Count the lines in the entries below that contain the string "grain" and reply with only that number.

** Start Records shown **

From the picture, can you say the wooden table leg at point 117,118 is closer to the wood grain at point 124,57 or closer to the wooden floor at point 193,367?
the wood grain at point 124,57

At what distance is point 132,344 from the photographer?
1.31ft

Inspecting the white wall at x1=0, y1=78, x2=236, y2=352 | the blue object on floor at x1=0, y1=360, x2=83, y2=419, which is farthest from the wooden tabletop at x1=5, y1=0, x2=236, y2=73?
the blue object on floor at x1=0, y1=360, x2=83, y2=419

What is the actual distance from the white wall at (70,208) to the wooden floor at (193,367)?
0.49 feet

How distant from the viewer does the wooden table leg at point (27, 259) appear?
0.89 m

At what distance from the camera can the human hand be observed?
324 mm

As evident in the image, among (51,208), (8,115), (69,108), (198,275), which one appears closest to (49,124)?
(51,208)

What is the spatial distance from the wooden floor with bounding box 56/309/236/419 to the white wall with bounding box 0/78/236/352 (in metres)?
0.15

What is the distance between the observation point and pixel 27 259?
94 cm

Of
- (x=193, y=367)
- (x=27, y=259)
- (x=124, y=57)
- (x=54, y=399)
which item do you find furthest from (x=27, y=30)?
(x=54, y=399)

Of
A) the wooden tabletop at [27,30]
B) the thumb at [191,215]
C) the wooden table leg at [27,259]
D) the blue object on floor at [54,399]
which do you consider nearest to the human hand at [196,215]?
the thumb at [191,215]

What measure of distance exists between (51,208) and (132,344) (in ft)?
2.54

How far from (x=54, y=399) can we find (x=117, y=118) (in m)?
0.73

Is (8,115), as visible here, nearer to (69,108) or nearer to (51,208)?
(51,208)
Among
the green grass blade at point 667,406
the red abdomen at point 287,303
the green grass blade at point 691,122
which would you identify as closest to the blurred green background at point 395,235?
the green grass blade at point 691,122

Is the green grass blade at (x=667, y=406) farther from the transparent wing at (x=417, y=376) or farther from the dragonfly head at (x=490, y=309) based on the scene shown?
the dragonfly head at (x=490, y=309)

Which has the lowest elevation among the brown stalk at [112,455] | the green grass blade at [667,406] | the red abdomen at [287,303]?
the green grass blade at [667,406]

** End Records shown **

Solution:
2